Wow. Can't wait to dive in to this. Thank you kliuless!
posted by pjsky at 6:58 AM on November 13, 2018 [1 favorite]


Dictatorship has a psychological way of inserting itself, by way of the family structure where wealth is traditionally expected to be passed down. When there is no wealth or opportunity to pass down and someone feels insecure about their future, they are then primed to adopt a fake father figure who challenges their insecurity into action. It is the mind's way of rejecting the pain of an imagined family failure, a decline made apparent by other families succeeding. By adopting a new father figure, who gives permission to take back their imagined birthright, followers then channel their pride through traditionalism, usually by scapegoating outsiders. This does not threaten those other families of wealth, which they are emulating after all.
posted by Brian B. at 7:13 AM on November 13, 2018 [3 favorites]


OHGODOHGODOHGODOHGODOHGODOHGODOHGODOHGODOHGODOHGOD
posted by DirtyOldTown at 7:20 AM on November 13, 2018 [1 favorite]


This post is a true tour de force! Thank you!
posted by swlabr at 7:22 AM on November 13, 2018 [2 favorites]


I never knew Lincoln advocated in favor of the worker.
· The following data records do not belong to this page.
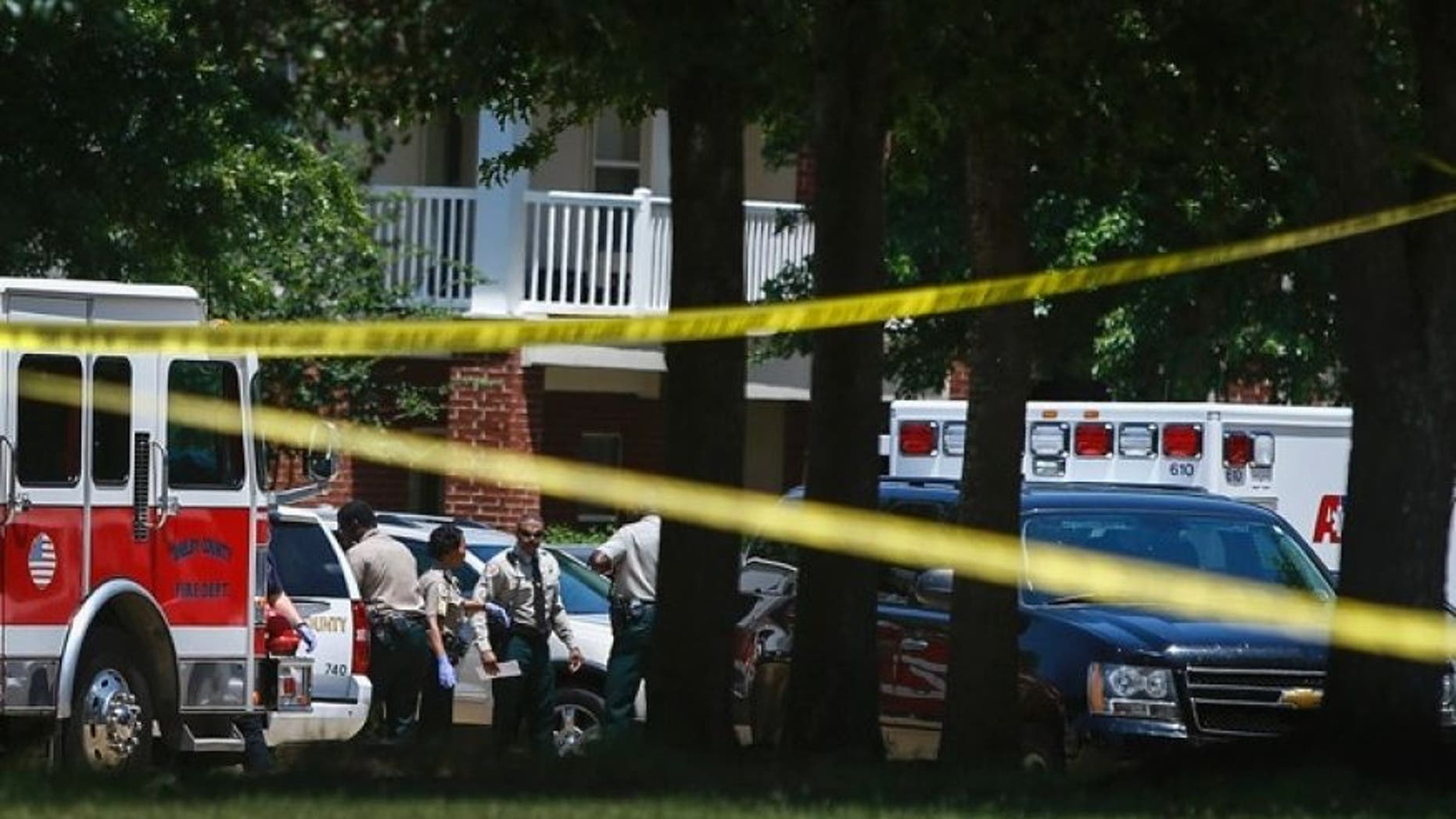 Shelby County Sheriff's deputies work the scene where four young children were fatally stabbed at the Greens of Irene apartment, Friday, July 1, 2016 in Memphis, Tenn.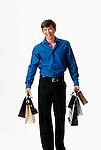 Young man walking, carrying shopping bags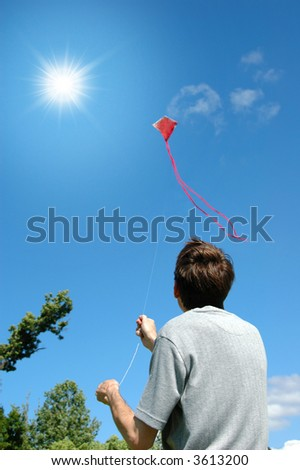 Young man flying a kite on a sunny day - stock photo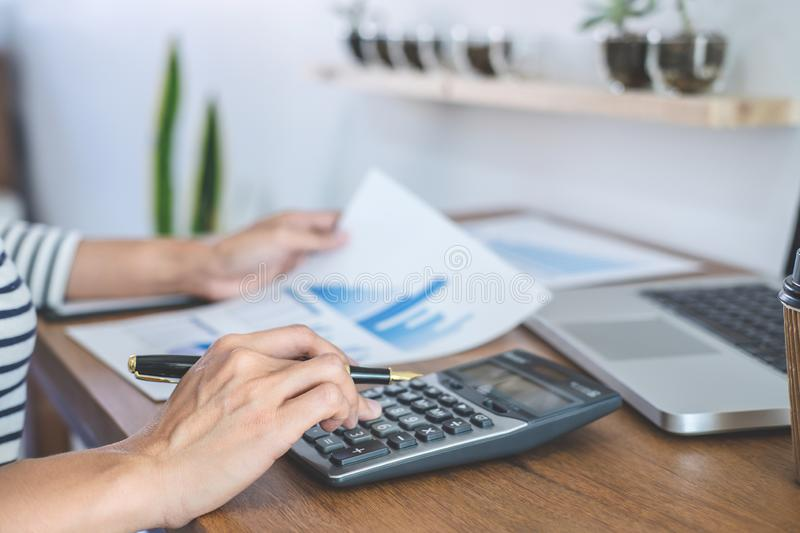 Female accountant calculations, audit and analyzing financial graph data with calculator and laptop Business, Financing,. Accounting, Doing finance, Economy royalty free stock image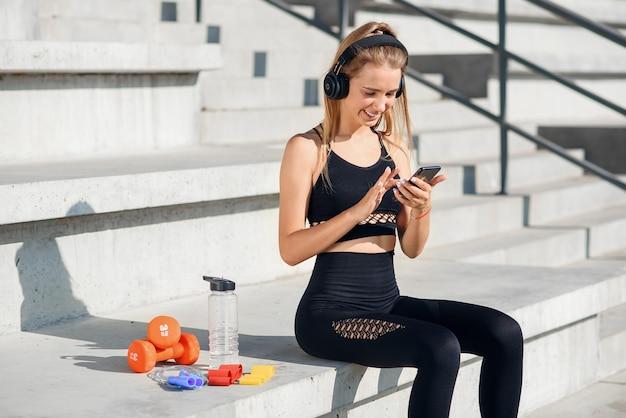 Una hermosa chica de fitness en ropa deportiva gris usa un teléfono inteligente y escucha música en el estadio después del entrenamiento. Foto Premium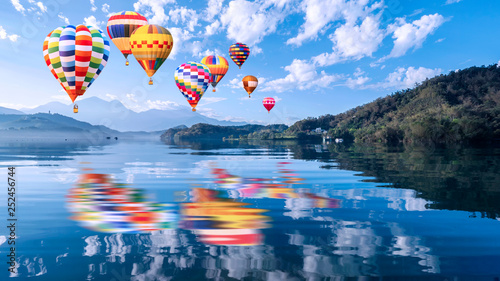 Poster Montgolfière / Dirigeable Colorful hot air balloon fly over beautiful landscape view of Sun Moon Lake 1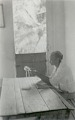 View [Filenha sitting at table in Sabina's home, making lace on frame], 1938 October digital asset number 0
I already knew that the GOP claiming to be "the party of Lincoln" was dubious at best, and only superficially true, but goodness. If a person existed today, and won the presidency, who was as divergent from conservative belief as Lincoln was in the 1860s, that person would likely get JFK'd.
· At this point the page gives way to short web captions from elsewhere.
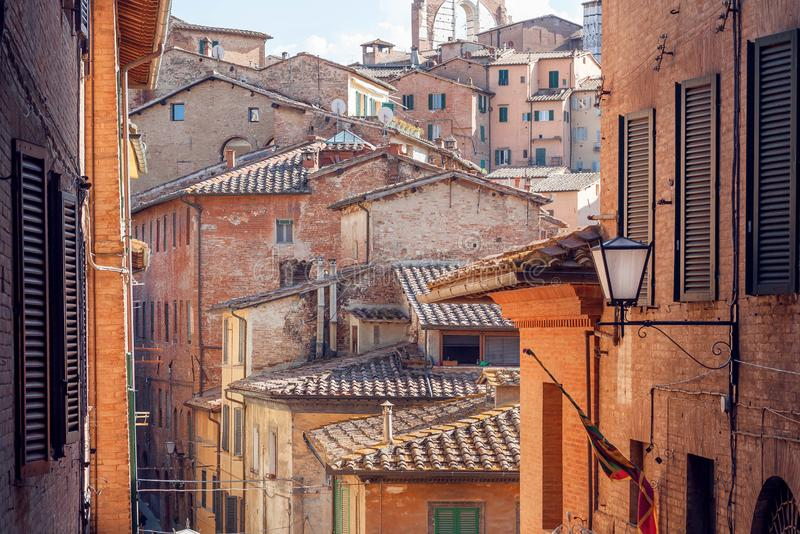 Narrow streets with historical houses of Siena, Tuscany. Tile roofs and brick structures in Italy. UNESCO Site. Narrow streets with historical houses of Siena stock photography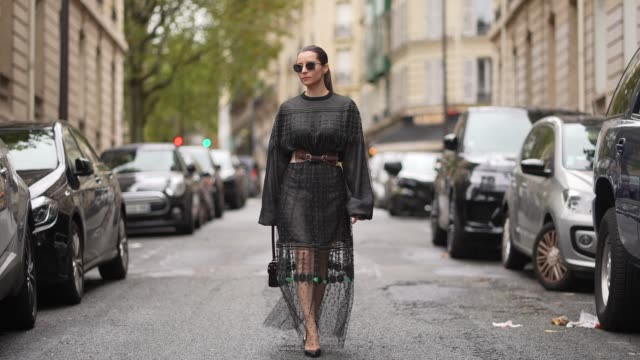 julia comil wears a longchamp black and green dress with mesh, lace and puff sleeves, a leather crocodile pattern longchamp bag, a brown sandro... - scarpe video stock e b–roll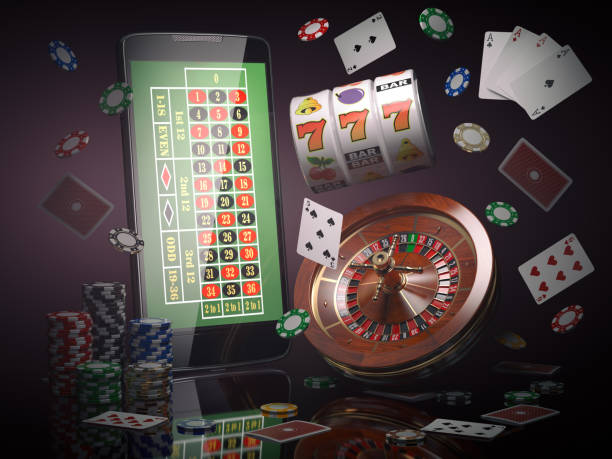 Online casino concept. Mobile phone, roulette with casino chips, slot machine and cards. stock photo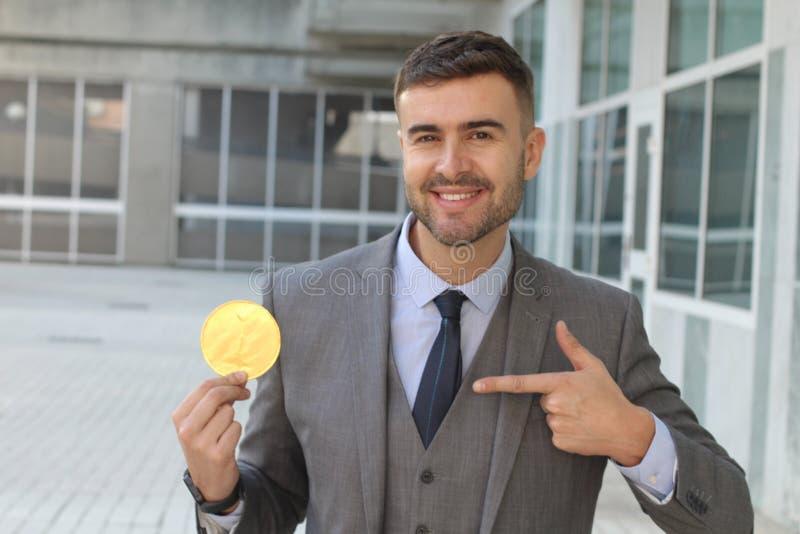 Homem de negócios que sorri ao guardar um Bitcoin imagens de stock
I'll have to dive in on the more meaningful parts of the post later (if my psyche can handle it...I'm overworked as it is and I don't know if I can deal with more reasons feeding into the existential crisis that concerns my place in this country), but as always, thank you for putting this post together.
posted by Gatyr at 7:48 AM on November 13, 2018 [2 favorites]


As we are repeating the capitalist crisis of the 20s and 30s I’m not surprised we’re seeing an uptick in fascist and dictatorial popularity as it is the response to capitalism in crisis that doesn’t involve changing the status quo.
posted by The Whelk at 8:38 AM on November 13, 2018 [3 favorites]


I love you, kliuless.
posted by kevinbelt at 8:55 AM on November 13, 2018


I never knew Lincoln advocated in favor of the worker. I already knew that the GOP claiming to be "the party of Lincoln" was dubious at best, and only superficially true, but goodness. If a person existed today, and won the presidency, who was as divergent from conservative belief as Lincoln was in the 1860s, that person would likely get JFK'd.

Let's not do that.
posted by leotrotsky at 9:01 AM on November 13, 2018 [2 favorites]


If I can dig up the source in the crowded stacks that are meant to be my bookshelves, I'll add it, but I was shocked to read that apparently mid-war, with many resources already in short supply, Nazi analysts worked out their factories could produce a certain shell for 12 marks a unit, with a profit margin.

They then negotiated a contract to pay 20 marks a shell.
posted by AnhydrousLove at 9:26 AM on November 13, 2018 [2 favorites]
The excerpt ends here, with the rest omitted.